Hal ehli kimse olup, kerametleri vardır.
Peygamber-i zişan'ın manevi emri ile,
İstanbul'dan, bir ara yollandı Midilli’ye.
Orada, yetmiş kişi vardı ki gayr-i müslim,
Onun vasıtasıyla oldular halis mümin.
Bu veli, İstanbul'un Sultanahmet, Bayezit,
Gibi camilerinde vâzederdi çok vakit.
Vefatı yaklaşınca, son verip bu derslere,
Kendisini, tamamen verdi ibadetlere.
O sene Muharremde, rahatsız oldu biraz.
Hekimler ilaç yapıp, eylediler ona arz.
Lakin kabul etmeyip, almadı hiç bir ilaç.
Buyurdu ki: (Bunlara, şimdi yoktur ihtiyaç.)
Hekimler, hayret edip verdiği bu cevaba,
Dediler ki: (Efendim, hikmet nedir acaba?)
Buyurdu: (Hiç bir ilaç faide vermez artık.
Zira biz, ahirete gitmeye davet aldık.)
Hastalığı, gün be gün ziyade oldu daha.
Ve yedi gün sonunda, vasıl oldu Allah’a.
Bu mübarek velinin gaslini yapan kimse,
Diyor ki: (Oldu o gün acayip bir hadise.
Ne tarafa çevirmek isteseydim onu ben,
Dönerdi o tarafa, hemen kendiliğinden.)
Talebesi içinde, Hacı Sadık Efendi,
Bir sene, Beytullah'a gitmeye niyetlendi.
Hocasından müsade alan bu Hacı Sadık,
Bir kervana katılıp, yollara düştü artık.

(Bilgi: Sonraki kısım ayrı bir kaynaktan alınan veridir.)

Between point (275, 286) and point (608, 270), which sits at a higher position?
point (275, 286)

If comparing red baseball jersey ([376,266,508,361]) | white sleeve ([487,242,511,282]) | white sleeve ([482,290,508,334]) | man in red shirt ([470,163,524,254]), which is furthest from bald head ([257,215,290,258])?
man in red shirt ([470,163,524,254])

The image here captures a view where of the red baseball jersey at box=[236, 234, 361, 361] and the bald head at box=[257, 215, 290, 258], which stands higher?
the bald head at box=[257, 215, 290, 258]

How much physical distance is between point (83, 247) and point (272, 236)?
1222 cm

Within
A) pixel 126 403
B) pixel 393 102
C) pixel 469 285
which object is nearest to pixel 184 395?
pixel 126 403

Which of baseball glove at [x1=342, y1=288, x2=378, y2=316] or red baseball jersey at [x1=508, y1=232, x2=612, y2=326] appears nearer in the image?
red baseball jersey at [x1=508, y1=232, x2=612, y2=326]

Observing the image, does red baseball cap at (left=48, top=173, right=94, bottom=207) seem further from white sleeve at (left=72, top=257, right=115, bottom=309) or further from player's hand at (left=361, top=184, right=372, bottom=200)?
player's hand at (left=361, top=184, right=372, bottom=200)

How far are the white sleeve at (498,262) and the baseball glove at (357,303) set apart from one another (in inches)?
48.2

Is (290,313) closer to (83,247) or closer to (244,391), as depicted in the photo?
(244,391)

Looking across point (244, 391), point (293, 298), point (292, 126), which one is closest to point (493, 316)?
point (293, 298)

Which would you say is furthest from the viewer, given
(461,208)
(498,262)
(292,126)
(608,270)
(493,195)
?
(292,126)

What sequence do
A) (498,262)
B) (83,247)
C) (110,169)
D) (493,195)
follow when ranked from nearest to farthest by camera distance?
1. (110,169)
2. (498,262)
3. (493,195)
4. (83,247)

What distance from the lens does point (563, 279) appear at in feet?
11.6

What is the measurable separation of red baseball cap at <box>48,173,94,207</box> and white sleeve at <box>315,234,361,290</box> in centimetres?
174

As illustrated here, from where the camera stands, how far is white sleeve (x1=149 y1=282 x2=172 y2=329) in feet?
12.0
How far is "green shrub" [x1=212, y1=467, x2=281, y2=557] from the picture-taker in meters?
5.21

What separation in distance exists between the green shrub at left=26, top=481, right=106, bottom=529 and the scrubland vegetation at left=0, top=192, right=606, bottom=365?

Lakin yolda giderken, her tehlike anında,
Abdülehad Nuri’yi görüyordu yanında.
Bu şekilde Kâbe’ye vasıl oldu nihayet.
Onu, o yerde dahi görünce etti hayret.
Haccını eda edip, geriye geldiğinde,
Baktı, Hacca gitmemiş, oturuyor evinde.
Bir gün de, bu veli zat, bazı sevdikleriyle,
Boğaza gitmiş idi, gezinmek gayesiyle.
Sonra, sohbet eyledi bir yerde oturarak.
Dinleyenler, neşe ve sürura oldular gark.
Birisi arz etti ki: (Bazı eski veliler,
Altın'a çevirirmiş toprağı, isteseler.)
Abdülehad Efendi, dönüp o sevdiğine,
Bir avuç toprak alıp, koydu onun eline.
Hayret içerisinde gördü ki o sevdiği,
Anında vaki oldu az önce söylediği.
Yani altın olmuştu elindeki o toprak.
Hepsi de gördü bunu aşikâre olarak.
O böyle dediğine utandı fevkalade.
Bu veliye sevgisi, arttı daha ziyade.